→ Description of the task: Set down exactly the lines from the one containing "Which of the" through the end of the records below, both included, and nothing else.

### Data supplied ###

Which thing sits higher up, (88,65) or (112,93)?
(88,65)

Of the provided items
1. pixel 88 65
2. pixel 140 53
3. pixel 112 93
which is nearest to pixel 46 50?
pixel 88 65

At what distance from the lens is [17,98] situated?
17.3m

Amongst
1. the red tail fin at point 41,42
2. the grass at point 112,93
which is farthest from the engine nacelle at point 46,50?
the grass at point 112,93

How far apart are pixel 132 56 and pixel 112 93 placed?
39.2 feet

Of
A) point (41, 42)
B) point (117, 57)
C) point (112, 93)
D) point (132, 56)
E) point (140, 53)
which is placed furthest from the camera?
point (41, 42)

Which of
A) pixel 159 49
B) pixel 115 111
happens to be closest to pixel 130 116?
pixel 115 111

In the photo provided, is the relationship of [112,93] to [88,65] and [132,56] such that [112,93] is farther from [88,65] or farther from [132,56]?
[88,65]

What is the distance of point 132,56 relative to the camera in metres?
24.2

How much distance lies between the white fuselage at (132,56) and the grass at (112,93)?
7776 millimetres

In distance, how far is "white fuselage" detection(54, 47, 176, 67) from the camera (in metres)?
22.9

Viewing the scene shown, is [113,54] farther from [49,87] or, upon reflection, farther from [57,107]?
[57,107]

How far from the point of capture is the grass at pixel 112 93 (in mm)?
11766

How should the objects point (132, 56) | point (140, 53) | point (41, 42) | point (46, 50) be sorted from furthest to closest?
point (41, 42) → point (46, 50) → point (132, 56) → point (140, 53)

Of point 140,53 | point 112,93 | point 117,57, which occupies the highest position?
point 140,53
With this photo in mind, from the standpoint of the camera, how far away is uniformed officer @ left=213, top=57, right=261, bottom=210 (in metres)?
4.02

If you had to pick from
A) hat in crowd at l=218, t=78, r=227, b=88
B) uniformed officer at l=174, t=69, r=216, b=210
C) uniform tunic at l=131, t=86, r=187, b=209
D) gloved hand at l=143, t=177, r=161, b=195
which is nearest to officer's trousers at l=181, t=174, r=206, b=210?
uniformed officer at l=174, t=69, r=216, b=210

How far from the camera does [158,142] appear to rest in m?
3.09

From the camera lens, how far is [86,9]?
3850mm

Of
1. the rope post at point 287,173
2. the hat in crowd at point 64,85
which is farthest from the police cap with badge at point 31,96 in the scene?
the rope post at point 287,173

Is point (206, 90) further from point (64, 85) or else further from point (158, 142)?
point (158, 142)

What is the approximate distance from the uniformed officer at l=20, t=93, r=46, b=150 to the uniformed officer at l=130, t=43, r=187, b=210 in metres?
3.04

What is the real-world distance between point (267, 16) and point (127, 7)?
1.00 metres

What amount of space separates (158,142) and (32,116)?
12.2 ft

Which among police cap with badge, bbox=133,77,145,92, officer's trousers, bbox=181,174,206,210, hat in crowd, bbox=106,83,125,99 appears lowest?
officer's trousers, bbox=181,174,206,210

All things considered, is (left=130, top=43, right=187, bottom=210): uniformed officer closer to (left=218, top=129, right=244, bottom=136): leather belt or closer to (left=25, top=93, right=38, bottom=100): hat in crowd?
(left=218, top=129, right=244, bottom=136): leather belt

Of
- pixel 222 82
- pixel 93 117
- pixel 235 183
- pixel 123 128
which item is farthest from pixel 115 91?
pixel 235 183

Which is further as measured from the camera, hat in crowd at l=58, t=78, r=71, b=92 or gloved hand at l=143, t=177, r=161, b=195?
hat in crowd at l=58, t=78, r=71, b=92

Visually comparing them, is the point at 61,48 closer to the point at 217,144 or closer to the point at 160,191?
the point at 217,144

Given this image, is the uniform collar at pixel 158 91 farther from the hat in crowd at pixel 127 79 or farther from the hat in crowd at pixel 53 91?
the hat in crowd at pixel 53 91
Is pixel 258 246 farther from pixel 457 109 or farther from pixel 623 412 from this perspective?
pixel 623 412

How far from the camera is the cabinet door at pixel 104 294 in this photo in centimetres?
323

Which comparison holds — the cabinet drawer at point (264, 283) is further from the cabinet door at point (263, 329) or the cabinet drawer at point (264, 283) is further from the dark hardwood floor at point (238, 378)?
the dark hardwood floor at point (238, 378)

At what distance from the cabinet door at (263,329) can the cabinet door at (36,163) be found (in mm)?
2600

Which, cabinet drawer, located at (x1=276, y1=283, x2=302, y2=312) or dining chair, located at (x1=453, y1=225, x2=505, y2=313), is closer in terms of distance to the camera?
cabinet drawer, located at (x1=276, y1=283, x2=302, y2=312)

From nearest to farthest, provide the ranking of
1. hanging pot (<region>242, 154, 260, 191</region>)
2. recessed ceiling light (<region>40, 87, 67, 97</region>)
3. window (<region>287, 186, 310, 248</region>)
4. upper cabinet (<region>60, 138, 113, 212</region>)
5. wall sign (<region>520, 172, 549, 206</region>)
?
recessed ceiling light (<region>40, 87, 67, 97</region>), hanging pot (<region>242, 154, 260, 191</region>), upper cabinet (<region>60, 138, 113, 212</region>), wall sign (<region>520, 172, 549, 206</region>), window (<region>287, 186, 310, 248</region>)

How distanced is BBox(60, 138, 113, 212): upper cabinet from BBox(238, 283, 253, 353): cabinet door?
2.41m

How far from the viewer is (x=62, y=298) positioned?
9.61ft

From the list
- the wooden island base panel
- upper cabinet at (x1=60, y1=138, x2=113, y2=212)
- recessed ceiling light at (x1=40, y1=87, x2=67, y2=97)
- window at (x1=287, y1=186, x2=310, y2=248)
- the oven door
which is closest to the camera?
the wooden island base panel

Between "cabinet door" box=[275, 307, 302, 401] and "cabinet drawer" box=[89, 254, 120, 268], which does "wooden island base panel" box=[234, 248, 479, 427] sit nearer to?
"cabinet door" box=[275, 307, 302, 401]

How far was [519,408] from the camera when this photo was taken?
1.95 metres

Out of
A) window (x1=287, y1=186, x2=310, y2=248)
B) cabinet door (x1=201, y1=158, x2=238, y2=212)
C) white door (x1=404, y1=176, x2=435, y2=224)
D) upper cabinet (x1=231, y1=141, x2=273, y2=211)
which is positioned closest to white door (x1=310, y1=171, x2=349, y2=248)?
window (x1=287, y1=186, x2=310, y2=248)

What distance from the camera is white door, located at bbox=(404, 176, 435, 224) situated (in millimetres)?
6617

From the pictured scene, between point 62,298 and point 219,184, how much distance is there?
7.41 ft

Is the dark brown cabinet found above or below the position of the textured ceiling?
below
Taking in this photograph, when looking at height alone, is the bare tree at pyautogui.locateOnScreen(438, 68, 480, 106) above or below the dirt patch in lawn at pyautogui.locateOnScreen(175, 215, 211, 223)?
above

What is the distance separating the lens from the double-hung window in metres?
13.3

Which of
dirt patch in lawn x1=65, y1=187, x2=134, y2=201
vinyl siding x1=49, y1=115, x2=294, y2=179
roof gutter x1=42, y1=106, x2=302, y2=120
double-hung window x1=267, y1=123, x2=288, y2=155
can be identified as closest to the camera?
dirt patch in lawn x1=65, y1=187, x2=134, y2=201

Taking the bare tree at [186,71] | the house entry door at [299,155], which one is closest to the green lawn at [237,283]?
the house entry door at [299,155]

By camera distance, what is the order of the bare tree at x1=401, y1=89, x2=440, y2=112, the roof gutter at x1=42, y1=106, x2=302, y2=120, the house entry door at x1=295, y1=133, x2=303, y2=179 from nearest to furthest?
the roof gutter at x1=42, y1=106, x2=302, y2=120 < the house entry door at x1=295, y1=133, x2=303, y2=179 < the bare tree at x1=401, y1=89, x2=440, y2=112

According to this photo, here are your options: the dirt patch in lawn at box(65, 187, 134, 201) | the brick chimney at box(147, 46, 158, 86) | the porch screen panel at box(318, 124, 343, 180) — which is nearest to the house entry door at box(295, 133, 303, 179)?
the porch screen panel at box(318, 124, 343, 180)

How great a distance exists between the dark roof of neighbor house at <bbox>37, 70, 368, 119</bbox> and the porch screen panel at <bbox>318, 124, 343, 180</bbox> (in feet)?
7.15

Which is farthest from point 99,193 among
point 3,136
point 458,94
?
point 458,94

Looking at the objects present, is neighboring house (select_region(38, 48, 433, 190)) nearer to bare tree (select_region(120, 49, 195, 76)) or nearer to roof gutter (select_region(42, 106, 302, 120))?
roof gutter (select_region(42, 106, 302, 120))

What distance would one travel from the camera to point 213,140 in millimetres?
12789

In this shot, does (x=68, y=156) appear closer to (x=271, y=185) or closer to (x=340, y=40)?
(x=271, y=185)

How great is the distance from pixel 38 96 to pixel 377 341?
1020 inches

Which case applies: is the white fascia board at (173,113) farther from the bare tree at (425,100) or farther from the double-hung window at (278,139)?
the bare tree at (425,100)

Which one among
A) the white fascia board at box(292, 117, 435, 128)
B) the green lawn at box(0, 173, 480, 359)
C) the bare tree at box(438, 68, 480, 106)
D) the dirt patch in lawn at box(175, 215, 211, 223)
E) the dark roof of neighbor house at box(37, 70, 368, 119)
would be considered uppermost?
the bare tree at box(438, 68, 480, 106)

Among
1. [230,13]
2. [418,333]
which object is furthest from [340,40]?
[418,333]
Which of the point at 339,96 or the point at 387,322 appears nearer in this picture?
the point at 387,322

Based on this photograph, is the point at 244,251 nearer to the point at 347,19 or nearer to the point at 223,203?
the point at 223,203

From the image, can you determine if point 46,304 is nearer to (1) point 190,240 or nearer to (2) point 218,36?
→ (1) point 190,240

###

→ Solution:
Which of the point at 339,96 or the point at 387,322 appears nearer in this picture?
the point at 387,322

Based on this photograph, is the point at 244,251 nearer to the point at 347,19 or nearer to the point at 223,203?
the point at 223,203

From the image, can you determine if point 46,304 is nearer to (1) point 190,240 or nearer to (2) point 218,36?
→ (1) point 190,240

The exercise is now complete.